Today I woke up feeling sad and out of sorts. Last night, we got the news that a former student and current friend of my husband had died suddenly in a car accident. He was just short of his 23rd birthday. I happened to be on Facebook and read all of the heartbreaking tributes to his life. I am sure, those comments will give his parents an element of peace at some point. The fact that he touched so many lives was even more evident when Tenley came home from the dance with stories of how the news had affected her friends- boys he had coached. His life was appreciated and he contributed and there will forever be a hole in the lives of all he touched.

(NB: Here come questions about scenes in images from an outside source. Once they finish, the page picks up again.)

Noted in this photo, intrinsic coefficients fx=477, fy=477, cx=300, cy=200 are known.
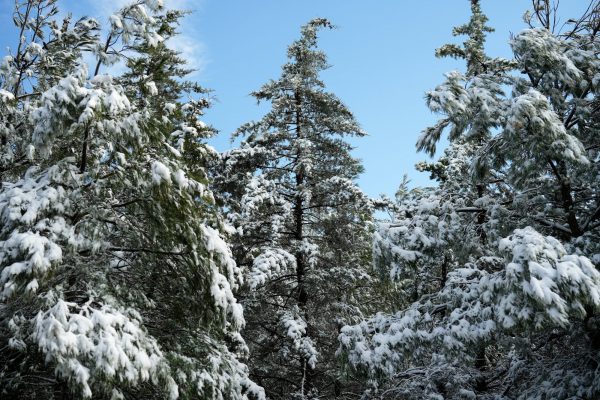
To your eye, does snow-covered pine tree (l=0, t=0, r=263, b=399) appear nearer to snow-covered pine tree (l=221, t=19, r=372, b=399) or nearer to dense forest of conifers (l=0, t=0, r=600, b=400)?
dense forest of conifers (l=0, t=0, r=600, b=400)

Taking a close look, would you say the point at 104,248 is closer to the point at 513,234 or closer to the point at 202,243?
the point at 202,243

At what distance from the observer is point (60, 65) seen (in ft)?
28.3

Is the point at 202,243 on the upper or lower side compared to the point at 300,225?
lower

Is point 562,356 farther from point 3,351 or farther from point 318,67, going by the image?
point 318,67

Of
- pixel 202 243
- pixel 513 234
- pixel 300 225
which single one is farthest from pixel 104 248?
pixel 300 225

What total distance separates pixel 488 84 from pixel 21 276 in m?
6.68

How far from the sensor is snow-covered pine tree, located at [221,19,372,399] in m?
11.5

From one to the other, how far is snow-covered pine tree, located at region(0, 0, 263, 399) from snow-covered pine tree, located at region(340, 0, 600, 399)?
2.45 metres

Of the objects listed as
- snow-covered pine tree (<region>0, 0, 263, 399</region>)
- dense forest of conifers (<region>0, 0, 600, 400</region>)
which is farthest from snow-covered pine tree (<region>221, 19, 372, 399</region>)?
snow-covered pine tree (<region>0, 0, 263, 399</region>)

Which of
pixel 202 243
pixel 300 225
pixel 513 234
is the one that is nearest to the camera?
pixel 513 234

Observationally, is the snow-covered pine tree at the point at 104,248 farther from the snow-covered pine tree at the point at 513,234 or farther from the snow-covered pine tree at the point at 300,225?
the snow-covered pine tree at the point at 300,225

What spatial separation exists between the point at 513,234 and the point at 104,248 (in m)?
5.00

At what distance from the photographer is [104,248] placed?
6.05 meters

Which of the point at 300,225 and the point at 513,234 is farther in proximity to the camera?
the point at 300,225
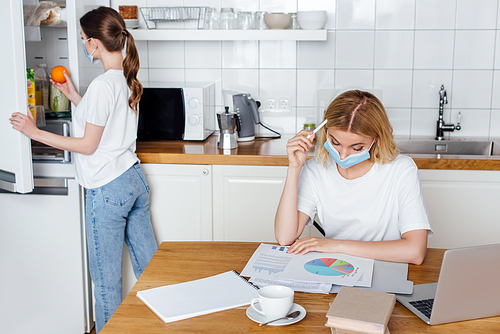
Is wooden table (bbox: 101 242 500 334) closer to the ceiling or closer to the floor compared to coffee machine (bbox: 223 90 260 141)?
closer to the floor

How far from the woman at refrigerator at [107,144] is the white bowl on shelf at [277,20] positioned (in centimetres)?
85

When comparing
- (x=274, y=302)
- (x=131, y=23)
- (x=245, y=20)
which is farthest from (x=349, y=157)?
(x=131, y=23)

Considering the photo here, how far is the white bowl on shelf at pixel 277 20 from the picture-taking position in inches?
103

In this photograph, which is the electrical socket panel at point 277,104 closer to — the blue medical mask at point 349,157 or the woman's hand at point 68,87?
the woman's hand at point 68,87

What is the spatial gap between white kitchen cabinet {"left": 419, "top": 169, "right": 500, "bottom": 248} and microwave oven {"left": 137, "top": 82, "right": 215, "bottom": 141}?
1166 millimetres

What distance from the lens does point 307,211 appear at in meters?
1.61

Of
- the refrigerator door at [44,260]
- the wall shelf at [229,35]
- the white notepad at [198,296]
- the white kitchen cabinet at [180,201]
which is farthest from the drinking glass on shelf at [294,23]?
the white notepad at [198,296]

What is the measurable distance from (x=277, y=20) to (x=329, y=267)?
1.74 metres

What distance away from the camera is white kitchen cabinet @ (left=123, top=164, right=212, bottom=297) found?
7.62ft

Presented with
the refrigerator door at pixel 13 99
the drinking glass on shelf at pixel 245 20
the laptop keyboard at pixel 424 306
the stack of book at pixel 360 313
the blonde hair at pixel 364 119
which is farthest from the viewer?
the drinking glass on shelf at pixel 245 20

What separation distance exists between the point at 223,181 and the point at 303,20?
1.01 metres

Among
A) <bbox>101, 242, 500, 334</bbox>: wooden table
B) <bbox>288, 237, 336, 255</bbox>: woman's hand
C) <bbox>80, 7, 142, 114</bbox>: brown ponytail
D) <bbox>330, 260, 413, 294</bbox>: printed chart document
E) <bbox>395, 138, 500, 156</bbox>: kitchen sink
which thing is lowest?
<bbox>101, 242, 500, 334</bbox>: wooden table

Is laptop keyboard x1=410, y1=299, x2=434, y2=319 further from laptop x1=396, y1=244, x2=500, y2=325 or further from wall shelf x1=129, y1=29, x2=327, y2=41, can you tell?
wall shelf x1=129, y1=29, x2=327, y2=41

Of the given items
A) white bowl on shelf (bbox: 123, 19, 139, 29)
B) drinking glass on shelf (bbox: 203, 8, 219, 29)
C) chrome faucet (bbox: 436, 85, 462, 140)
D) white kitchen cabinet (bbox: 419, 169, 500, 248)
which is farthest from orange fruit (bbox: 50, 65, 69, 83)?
chrome faucet (bbox: 436, 85, 462, 140)
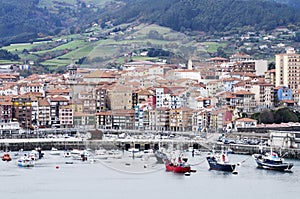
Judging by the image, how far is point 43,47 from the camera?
70.6m

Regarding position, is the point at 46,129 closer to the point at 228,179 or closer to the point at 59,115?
the point at 59,115

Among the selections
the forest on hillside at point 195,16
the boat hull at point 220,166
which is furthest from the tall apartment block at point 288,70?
the boat hull at point 220,166

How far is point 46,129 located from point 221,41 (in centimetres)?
2177

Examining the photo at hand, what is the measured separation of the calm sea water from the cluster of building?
5576 millimetres

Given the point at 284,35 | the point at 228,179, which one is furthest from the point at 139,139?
the point at 284,35

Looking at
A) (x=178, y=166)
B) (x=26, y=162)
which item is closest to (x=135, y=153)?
(x=26, y=162)

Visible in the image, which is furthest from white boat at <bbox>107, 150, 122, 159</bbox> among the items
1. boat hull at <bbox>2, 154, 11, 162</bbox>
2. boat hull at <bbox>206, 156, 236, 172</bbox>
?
boat hull at <bbox>2, 154, 11, 162</bbox>

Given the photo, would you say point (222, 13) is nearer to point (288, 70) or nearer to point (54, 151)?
Result: point (288, 70)

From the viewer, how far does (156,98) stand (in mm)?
43844

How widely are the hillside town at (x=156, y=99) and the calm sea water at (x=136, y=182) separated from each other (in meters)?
5.63

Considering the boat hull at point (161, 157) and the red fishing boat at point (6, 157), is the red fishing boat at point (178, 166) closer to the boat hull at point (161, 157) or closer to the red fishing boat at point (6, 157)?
the boat hull at point (161, 157)

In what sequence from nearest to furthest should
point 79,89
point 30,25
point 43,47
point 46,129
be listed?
point 79,89, point 46,129, point 43,47, point 30,25

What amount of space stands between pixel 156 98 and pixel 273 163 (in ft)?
41.8

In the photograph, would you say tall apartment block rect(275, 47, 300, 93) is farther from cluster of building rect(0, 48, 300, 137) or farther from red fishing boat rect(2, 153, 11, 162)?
red fishing boat rect(2, 153, 11, 162)
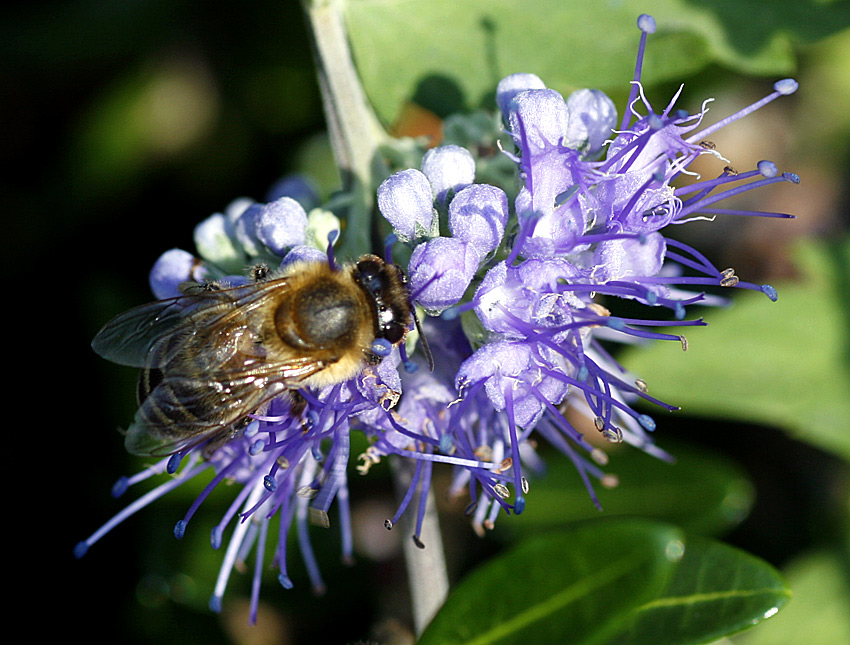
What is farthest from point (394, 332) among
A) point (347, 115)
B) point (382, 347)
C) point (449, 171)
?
point (347, 115)

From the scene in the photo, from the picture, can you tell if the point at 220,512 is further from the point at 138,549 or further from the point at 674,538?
the point at 674,538

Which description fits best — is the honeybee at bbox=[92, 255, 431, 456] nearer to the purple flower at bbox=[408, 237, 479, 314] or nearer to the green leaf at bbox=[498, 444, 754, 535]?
the purple flower at bbox=[408, 237, 479, 314]

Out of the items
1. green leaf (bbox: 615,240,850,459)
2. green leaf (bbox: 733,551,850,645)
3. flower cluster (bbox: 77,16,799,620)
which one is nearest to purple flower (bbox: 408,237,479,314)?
flower cluster (bbox: 77,16,799,620)

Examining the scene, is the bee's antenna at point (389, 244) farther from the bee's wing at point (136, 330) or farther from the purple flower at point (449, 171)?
the bee's wing at point (136, 330)

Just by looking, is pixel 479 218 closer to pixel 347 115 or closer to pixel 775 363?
pixel 347 115

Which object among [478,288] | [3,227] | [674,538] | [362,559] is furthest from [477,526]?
[3,227]

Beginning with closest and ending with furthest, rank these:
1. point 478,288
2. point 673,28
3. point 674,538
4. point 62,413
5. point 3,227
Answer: point 478,288 → point 674,538 → point 673,28 → point 62,413 → point 3,227
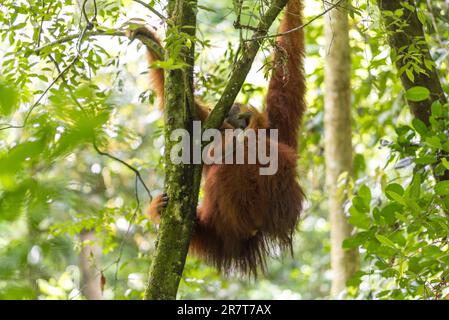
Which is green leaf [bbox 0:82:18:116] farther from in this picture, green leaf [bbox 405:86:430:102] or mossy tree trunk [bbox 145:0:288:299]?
green leaf [bbox 405:86:430:102]

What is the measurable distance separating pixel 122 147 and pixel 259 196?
12.3 feet

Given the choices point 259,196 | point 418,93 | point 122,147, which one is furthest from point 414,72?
point 122,147

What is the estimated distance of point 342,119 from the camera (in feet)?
21.0

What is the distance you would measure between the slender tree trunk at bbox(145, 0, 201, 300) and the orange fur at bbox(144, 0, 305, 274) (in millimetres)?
979

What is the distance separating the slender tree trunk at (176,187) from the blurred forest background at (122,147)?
226 mm

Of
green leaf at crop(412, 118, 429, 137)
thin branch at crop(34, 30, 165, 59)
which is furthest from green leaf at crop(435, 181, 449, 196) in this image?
thin branch at crop(34, 30, 165, 59)

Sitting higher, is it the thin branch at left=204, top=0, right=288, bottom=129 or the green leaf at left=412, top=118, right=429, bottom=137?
the thin branch at left=204, top=0, right=288, bottom=129

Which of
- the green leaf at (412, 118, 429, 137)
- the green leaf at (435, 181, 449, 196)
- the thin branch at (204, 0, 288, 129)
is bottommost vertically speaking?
the green leaf at (435, 181, 449, 196)

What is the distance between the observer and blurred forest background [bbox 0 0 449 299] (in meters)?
1.07
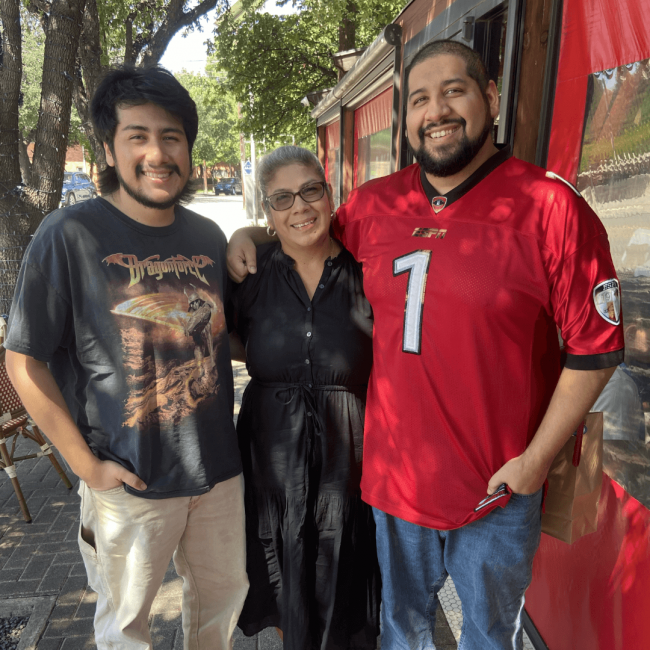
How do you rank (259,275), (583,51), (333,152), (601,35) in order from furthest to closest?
1. (333,152)
2. (259,275)
3. (583,51)
4. (601,35)

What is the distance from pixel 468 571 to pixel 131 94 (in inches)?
82.2

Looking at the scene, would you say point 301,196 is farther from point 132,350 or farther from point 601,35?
point 601,35

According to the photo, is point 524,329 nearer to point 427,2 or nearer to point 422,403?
point 422,403

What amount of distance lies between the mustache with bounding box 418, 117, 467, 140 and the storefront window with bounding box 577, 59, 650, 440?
65cm

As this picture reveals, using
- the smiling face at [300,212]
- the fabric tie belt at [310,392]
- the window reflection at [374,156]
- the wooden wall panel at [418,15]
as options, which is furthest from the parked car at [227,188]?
the fabric tie belt at [310,392]

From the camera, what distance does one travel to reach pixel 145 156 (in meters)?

I didn't sleep well last night. I got up several times to check on the kids. This morning, I heard little feet creep to my door and I could feel little eyes peering at me. I waited to hear a little voice telling me he was hungry. Instead, I heard little feet creep back down the hall and a door softly shut. I kept listening and soon, the voice I heard was making spaceship noises and various sounds of ninja battle. My sweet little boy was going to let me sleep! However, I couldn't do it. I lay and listened to those sounds accented occasionally by the sound of a sister turning in her bed. Many thoughts were tossing around in my head. It occurred to me why I get kind of impatient.when people come to me and can't understand 'how' we can handle all the chronic illness in our family Not because I can't acknowledge the effort- it is hard, especially for the girls right now. But it would be so much harder not to have the opportunity to handle it. In that respect, it's a gift. We are given second chances every day. Not everyone can say that. And this is what we try so hard to explain to our kids. Yes, you have a challenge every day of your life but it's a precious life!
So, with that in mind, I climbed out of bed and peeked in on that little playing boy. I don't know how long I watched him before he noticed I was there. And when he looked up, he smiled the biggest, gap-tooth smile and my heart filled. I could sleep in another time. But today, I have to get this little one off to a parade. And I made a vow to myself to remember, at least for today- that even teenage angst is something to cherish.